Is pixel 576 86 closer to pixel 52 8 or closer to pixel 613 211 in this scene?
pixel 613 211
--
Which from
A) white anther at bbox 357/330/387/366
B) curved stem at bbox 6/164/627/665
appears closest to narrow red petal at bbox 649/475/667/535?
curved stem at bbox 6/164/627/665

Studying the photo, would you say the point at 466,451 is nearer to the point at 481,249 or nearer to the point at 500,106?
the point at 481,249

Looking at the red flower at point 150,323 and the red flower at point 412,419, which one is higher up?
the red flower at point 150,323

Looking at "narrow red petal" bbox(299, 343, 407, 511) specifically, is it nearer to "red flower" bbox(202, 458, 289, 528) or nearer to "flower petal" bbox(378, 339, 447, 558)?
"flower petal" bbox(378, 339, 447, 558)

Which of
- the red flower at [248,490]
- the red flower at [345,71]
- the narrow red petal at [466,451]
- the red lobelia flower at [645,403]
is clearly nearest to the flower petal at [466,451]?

◆ Exercise goal
Identify every line in the entries above that contains the word "pixel", and copy each of those lines in full.

◆ The output
Is pixel 576 86 closer to pixel 52 8 or closer to pixel 613 211 in this scene?
pixel 613 211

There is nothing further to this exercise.